Put another way, public drunkenness is a more general charge that requires “being or appearing in an intoxicated condition,” “that the condition be manifest some way — not just that you have a high BAC (blood alcohol content), but that you’re doing something to show it — boisterous, etc.” and “that you’re in a public place or at a private home that is not yours,” said District Attorney Bert Poston.
PUI is more specific, Poston said, in that it requires that “you be under the influence to a degree that renders you a hazard” and “that you’re in that condition on a public roadway.”
“So you could be guilty of both if you are drunk and boisterous in the road, or you could be just drunk in the road, but not boisterous, or you could be drunk and boisterous in a public place, just not a road,” Poston said.
“Whether one or the other or both is charged just depends on the facts of the case,” Poston said.
Public drunkenness and PUI, both misdemeanors, don’t appear to be charges that law enforcement officers find themselves combating as much as, say, possession of marijuana, for which someone is charged and arrested nearly everyday, jail records show.
In Whitfield County Superior Court in 2013, there were 54 cases of alleged public intoxication and just eight cases of alleged PUI, records show. Information on the number of cases that come through Whitfield County Magistrate Court and Dalton Municipal Court wasn’t immediately available.
Under the law, being a pedestrian under the influence carries a lesser maximum sentence than being publicly drunk. A public drunkenness charge, by the way, covers intoxication not just for alcohol consumption but also for drug use.
In Georgia, most misdemeanor charges can carry up to a year in jail, although Sanders said few if any judges sentence those convicted of PUI or public intoxication to actual jail time rather than just time on probation. State law allows a fine of up to $1,000 for public intoxication but only up to $500 for being a pedestrian under the influence.
As with many aspects of the law, there is room for interpretation. Rocky Face resident Michael Keith contested three Dalton police officers’ interpretation of the public drunkenness law after being arrested in November 2011 but lost in court. Keith filed a civil rights violation lawsuit in federal court in Rome, but Judge Harold Murphy ruled in October 2013 that an officer had reasonable suspicion to stop and question Keith when Keith leaned out the window of a pickup truck he was riding in and vomited on the road.

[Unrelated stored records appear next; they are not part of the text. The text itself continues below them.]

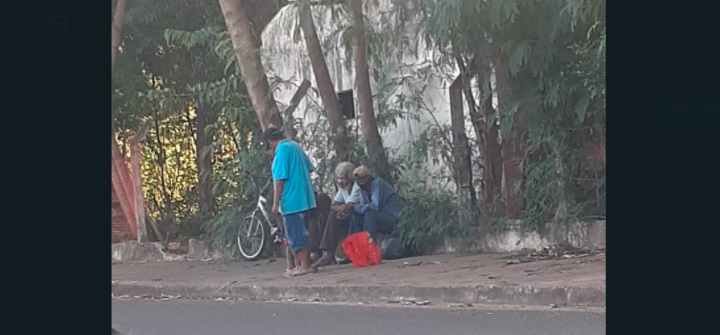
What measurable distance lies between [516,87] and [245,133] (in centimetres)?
389

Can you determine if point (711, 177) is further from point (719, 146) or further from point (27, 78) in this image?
point (27, 78)

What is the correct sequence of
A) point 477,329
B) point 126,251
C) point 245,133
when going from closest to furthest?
point 477,329, point 245,133, point 126,251

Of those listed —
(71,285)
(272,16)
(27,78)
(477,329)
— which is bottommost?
(477,329)

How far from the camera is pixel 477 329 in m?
7.04

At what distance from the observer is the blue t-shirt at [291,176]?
9750 millimetres

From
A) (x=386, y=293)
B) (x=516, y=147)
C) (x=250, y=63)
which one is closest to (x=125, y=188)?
(x=250, y=63)

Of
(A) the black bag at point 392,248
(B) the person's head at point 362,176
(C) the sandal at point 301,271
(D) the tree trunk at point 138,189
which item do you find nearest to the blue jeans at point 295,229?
(C) the sandal at point 301,271

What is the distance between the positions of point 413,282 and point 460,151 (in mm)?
2763

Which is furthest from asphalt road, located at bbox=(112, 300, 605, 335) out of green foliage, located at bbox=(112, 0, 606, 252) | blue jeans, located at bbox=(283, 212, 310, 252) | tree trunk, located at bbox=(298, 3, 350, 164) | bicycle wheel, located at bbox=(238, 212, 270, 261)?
tree trunk, located at bbox=(298, 3, 350, 164)

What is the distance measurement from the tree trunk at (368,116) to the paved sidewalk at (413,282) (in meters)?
1.27

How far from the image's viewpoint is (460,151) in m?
11.4

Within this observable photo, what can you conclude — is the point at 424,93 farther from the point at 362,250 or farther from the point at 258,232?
the point at 258,232

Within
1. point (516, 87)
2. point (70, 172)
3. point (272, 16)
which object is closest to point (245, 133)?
point (272, 16)

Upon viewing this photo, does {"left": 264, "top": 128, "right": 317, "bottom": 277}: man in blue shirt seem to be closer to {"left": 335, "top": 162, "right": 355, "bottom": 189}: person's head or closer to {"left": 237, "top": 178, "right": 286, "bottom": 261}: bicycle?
{"left": 335, "top": 162, "right": 355, "bottom": 189}: person's head
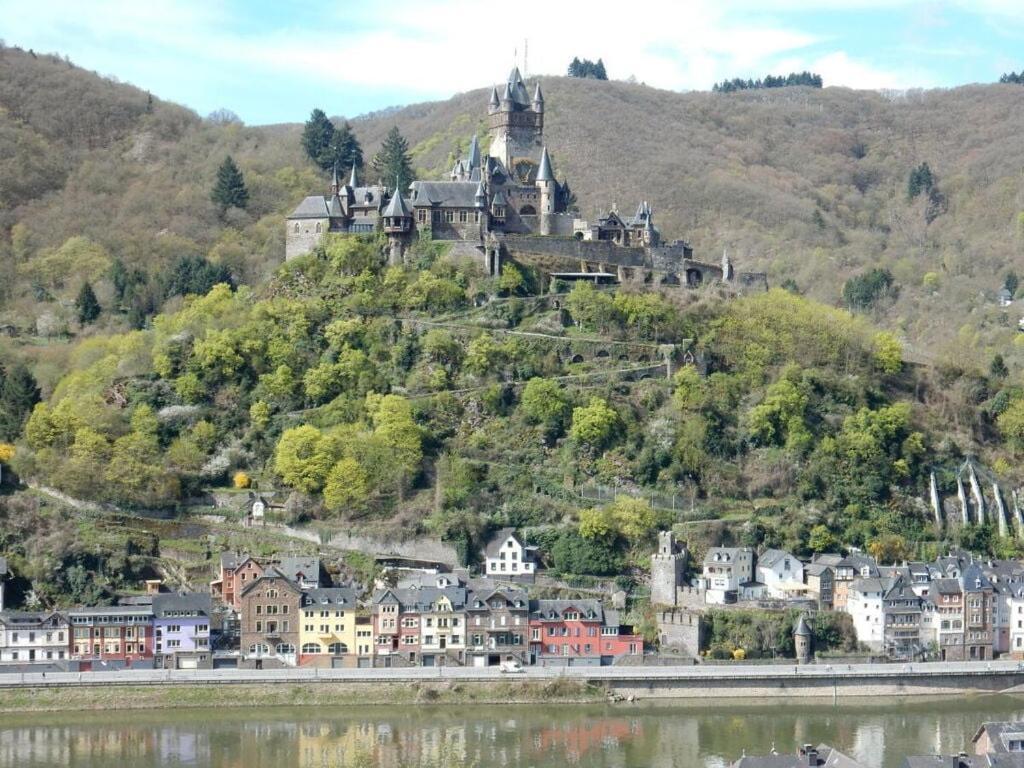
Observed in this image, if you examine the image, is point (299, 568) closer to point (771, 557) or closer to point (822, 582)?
point (771, 557)

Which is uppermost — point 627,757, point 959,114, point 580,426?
point 959,114

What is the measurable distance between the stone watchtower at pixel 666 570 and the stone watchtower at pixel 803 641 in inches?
174

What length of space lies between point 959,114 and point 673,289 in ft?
283

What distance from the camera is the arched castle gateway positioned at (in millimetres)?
87250

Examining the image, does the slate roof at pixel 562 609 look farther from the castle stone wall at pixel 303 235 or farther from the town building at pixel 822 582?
the castle stone wall at pixel 303 235

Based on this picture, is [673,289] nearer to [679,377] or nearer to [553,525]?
[679,377]

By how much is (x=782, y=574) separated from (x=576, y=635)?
8.26m

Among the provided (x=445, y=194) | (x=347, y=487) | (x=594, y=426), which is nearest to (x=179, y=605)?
(x=347, y=487)

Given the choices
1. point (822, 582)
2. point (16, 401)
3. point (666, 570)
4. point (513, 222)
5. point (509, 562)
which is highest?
point (513, 222)

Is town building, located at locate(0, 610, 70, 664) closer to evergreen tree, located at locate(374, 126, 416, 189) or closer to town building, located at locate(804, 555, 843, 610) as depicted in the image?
town building, located at locate(804, 555, 843, 610)

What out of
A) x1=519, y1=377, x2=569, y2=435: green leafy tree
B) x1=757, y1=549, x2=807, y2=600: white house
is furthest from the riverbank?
x1=519, y1=377, x2=569, y2=435: green leafy tree

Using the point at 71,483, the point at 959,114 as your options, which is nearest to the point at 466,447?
the point at 71,483

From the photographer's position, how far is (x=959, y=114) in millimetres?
166500

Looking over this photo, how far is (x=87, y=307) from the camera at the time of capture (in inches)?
3730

Keith said earlier he planned to appeal the ruling. As of last week, there were no court records filed showing he had done so, and Keith couldn’t immediately be reached for comment.

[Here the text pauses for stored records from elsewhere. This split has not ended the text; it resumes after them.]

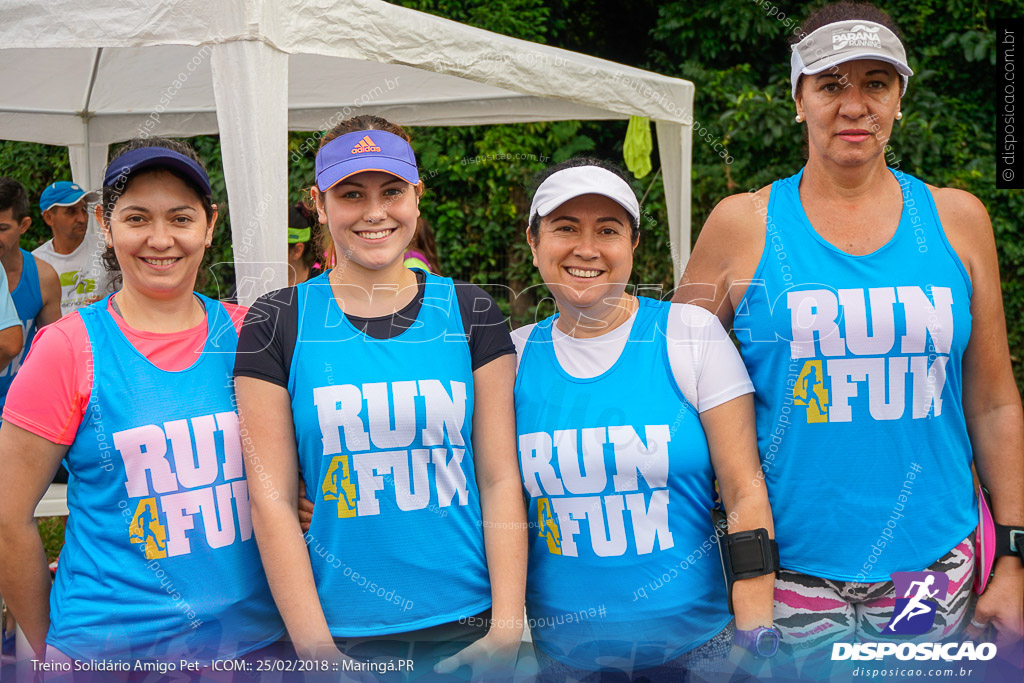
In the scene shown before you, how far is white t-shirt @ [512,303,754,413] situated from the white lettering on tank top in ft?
0.55

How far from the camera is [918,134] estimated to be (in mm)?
6742

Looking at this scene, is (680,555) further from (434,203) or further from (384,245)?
(434,203)

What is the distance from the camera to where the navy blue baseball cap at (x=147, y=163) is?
1850mm

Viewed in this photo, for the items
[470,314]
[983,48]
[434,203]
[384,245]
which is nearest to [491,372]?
[470,314]

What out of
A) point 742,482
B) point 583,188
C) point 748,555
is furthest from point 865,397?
point 583,188

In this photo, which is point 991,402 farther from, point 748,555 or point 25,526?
point 25,526

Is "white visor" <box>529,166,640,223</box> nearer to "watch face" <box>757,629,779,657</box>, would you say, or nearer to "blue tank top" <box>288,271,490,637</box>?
"blue tank top" <box>288,271,490,637</box>

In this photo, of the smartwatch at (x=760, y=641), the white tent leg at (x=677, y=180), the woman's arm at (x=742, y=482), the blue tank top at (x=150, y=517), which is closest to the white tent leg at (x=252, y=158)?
the blue tank top at (x=150, y=517)

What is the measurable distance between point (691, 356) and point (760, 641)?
2.02 feet

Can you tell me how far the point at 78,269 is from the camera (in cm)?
469

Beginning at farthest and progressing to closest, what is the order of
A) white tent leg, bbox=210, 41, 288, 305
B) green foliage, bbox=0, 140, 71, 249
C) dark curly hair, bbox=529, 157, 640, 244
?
1. green foliage, bbox=0, 140, 71, 249
2. white tent leg, bbox=210, 41, 288, 305
3. dark curly hair, bbox=529, 157, 640, 244

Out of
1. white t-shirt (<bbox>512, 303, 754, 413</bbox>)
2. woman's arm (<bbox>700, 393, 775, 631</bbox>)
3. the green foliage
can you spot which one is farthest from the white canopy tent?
the green foliage

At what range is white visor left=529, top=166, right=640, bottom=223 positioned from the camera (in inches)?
73.4

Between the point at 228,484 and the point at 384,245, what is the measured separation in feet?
2.04
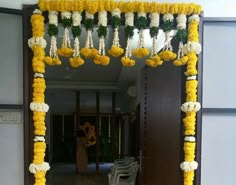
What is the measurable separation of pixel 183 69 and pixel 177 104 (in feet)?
0.79

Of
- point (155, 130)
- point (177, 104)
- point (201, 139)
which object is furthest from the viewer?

Keith acknowledged he was drunk that evening, but said a Dalton police officer who stopped his designated driver after Keith vomited onto the road was overstepping his bounds when he charged Keith with public intoxication. The law states no one is allowed to “be and appear in an intoxicated condition” in public if the condition “is made manifest by boisterous, by indecent condition or act, or by vulgar, profane, loud or unbecoming language.” Keith argued that getting sick out his window didn’t meet any of those conditions and that officers violated his rights by detaining him for questioning without adequate cause. His charge was eventually dismissed, although prosecutors didn’t say why.
Outside of Georgia, states have varying laws on public drunkenness and being PUI. Tennessee, for example, has a statute prohibiting public intoxication, which is defined as being “in a public place under the influence of a controlled substance ... to the degree that” the offender is endangered, is endangering others or property or “the offender unreasonably annoys people in the vicinity.”

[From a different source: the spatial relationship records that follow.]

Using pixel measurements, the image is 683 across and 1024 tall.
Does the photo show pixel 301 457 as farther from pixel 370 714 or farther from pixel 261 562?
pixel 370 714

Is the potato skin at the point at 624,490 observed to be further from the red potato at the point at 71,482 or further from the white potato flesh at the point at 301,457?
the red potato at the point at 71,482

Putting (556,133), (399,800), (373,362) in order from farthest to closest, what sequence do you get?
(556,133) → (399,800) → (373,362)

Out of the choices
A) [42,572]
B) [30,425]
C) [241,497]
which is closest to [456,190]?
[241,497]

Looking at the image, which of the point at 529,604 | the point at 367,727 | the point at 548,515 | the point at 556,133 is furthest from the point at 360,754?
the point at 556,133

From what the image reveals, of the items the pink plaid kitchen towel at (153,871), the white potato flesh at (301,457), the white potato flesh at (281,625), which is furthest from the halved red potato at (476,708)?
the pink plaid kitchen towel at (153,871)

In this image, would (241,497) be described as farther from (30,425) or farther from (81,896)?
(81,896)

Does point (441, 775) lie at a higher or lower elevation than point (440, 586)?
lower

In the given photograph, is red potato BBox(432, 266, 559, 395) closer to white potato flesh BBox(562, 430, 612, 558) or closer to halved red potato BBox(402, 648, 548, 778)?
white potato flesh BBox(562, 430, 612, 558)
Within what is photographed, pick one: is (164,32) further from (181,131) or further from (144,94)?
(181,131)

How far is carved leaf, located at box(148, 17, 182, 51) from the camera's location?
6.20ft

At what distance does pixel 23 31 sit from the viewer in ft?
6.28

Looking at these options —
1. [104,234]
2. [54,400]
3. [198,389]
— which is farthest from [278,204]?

In Indiana, a Court of Appeals recently decided simply being “annoying” isn’t a valid reason to stick a person with the charge. The court struck down a portion of the state’s public intoxication law that made it a crime to “annoy” another person while drunk in public, according to Time.com. The news website states the case stemmed from an incident in which a man was asleep and allegedly drunk at a bus shelter when a police officer woke him up and told him to move. When he ignored the order, the officer deemed his behavior “annoying” and charged him.